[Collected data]
• • •

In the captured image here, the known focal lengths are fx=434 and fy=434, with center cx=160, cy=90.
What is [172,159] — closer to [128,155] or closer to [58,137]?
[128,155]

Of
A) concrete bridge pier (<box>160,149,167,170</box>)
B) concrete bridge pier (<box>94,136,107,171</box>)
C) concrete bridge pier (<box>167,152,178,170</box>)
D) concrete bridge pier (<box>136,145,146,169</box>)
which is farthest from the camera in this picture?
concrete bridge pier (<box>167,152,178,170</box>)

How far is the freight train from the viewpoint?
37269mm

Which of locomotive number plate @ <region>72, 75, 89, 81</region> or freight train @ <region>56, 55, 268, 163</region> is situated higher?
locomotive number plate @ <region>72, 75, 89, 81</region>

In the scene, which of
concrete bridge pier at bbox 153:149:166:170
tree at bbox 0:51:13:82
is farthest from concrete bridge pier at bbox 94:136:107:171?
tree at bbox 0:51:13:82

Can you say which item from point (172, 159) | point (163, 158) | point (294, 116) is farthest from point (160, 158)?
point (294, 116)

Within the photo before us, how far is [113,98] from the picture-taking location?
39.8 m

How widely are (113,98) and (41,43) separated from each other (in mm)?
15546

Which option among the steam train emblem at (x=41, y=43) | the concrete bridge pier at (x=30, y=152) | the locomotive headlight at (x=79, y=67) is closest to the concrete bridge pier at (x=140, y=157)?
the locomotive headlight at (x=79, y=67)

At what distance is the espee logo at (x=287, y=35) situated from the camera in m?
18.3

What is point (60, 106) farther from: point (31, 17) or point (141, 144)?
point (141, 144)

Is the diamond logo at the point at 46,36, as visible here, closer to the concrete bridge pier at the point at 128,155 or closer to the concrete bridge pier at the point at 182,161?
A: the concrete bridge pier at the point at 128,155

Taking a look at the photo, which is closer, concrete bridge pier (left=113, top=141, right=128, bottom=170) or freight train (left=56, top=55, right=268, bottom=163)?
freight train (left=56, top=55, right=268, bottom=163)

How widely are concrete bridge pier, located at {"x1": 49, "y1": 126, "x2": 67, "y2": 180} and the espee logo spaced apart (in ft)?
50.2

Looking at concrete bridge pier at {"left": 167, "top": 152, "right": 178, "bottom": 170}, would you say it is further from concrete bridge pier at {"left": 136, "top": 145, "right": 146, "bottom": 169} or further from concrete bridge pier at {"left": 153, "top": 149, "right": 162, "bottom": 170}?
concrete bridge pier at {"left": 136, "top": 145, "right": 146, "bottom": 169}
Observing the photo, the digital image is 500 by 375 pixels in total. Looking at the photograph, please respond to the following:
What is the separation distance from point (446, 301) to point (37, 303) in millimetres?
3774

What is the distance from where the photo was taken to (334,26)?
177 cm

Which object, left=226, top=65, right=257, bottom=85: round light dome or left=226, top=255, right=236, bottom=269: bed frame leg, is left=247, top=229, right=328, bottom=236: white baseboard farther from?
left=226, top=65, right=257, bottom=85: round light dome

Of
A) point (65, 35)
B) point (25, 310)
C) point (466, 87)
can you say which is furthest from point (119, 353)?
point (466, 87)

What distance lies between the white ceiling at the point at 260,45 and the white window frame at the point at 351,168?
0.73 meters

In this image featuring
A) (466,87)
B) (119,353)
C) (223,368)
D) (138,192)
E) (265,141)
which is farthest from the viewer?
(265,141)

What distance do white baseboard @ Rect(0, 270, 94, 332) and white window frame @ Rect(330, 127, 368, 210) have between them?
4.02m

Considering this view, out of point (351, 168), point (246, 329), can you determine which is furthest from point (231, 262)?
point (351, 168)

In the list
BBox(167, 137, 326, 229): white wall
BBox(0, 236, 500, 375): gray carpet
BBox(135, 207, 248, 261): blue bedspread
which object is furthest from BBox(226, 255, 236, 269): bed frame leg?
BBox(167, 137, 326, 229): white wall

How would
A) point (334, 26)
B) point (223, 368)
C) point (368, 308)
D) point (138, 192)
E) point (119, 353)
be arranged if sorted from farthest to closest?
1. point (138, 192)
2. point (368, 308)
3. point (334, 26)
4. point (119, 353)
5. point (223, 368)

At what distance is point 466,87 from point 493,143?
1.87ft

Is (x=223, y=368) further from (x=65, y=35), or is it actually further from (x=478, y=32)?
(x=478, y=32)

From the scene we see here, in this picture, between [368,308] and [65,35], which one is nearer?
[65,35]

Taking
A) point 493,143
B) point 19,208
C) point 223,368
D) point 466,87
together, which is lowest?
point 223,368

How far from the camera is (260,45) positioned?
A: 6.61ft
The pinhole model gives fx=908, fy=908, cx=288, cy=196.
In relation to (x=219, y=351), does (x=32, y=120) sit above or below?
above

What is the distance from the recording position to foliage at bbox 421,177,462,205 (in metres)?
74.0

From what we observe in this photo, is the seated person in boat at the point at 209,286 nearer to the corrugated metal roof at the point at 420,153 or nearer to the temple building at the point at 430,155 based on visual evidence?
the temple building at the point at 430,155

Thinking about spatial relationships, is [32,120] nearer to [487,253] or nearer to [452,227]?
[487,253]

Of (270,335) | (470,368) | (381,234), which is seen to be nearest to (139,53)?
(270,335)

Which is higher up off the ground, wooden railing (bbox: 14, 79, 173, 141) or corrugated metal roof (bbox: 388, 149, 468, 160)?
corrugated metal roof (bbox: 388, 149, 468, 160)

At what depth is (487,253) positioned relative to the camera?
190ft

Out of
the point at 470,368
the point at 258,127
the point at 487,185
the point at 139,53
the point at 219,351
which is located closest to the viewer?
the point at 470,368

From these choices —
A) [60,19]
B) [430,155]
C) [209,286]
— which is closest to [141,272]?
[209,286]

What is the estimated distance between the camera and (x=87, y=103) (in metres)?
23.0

• • •

Given problem: Repeat the line containing "Which is higher" and all subsequent lines through the final line of the data, exactly and with no others.

The answer:
Which is higher up off the ground, wooden railing (bbox: 14, 79, 173, 141) or corrugated metal roof (bbox: 388, 149, 468, 160)?
corrugated metal roof (bbox: 388, 149, 468, 160)

At what depth is (487,253) positioned relative to the camera?
190ft

Out of
the point at 470,368
the point at 258,127
the point at 487,185
the point at 139,53
the point at 219,351
which is located closest to the viewer?
the point at 470,368

From these choices —
A) [60,19]
B) [430,155]
C) [209,286]
— which is closest to [141,272]?
[209,286]

What is the estimated distance between the camera and (x=87, y=103) (in metres)?
23.0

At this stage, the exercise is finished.